* **ASSIGNMENT**
In the material below, which lines hold the word "Trucker"? Pick each one out.

....

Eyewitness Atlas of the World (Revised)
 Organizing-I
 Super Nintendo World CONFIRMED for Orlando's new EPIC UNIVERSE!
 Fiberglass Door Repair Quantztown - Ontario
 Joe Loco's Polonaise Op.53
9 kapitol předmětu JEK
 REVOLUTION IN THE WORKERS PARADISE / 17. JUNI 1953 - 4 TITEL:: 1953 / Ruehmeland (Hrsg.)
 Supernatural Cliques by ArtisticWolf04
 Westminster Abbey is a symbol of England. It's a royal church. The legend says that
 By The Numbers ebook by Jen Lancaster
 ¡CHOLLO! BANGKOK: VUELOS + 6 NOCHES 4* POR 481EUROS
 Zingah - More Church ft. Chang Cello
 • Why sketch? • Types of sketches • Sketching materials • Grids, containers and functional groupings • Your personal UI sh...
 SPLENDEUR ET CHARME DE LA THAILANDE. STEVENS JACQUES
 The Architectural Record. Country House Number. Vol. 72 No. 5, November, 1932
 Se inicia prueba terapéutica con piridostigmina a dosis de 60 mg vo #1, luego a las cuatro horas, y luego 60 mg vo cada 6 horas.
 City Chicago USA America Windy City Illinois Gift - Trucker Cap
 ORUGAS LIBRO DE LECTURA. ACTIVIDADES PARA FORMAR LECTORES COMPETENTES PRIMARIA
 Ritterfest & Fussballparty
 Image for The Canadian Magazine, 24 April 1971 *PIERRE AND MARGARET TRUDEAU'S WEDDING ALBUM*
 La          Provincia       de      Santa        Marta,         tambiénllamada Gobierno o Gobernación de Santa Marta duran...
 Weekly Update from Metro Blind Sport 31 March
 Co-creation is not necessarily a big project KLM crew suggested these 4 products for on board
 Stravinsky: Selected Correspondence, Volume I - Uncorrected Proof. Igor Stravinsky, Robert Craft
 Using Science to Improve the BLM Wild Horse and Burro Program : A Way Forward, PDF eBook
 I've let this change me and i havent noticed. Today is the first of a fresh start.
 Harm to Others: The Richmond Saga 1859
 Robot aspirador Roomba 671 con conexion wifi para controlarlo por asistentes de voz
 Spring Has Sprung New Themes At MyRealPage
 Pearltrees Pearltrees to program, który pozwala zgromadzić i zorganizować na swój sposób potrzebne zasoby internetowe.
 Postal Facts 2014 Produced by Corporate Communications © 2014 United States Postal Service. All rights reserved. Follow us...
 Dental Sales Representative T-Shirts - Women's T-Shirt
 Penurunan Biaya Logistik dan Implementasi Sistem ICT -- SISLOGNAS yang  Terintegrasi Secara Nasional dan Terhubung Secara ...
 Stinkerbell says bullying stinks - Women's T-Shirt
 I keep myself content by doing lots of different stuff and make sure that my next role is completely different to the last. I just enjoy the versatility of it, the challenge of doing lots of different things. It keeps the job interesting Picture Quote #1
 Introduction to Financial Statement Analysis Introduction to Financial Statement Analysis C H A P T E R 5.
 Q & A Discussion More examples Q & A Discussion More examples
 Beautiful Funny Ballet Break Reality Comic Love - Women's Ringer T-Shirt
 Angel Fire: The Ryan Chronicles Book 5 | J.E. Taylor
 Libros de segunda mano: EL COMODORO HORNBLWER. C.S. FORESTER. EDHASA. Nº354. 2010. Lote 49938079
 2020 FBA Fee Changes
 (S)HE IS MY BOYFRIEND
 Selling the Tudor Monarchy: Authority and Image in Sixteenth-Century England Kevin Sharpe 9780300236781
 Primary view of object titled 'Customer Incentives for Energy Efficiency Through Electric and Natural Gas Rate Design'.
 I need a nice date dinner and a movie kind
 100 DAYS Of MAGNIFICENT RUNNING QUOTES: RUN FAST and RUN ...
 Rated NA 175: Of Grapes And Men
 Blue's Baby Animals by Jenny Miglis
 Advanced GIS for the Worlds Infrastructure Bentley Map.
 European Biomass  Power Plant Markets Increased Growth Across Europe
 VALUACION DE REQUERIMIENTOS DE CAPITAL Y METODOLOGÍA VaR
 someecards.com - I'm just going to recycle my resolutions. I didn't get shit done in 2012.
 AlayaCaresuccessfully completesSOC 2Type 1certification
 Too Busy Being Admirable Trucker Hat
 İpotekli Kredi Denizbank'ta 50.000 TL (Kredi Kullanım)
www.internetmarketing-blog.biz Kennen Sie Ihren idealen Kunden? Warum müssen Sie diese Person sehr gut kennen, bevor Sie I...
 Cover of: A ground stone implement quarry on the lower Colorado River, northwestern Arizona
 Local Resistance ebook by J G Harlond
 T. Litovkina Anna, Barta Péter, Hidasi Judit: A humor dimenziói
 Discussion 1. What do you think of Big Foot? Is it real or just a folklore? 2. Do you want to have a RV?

....

* **SOLUTION FOR THIS TASK**
 City Chicago USA America Windy City Illinois Gift - Trucker Cap
 Too Busy Being Admirable Trucker Hat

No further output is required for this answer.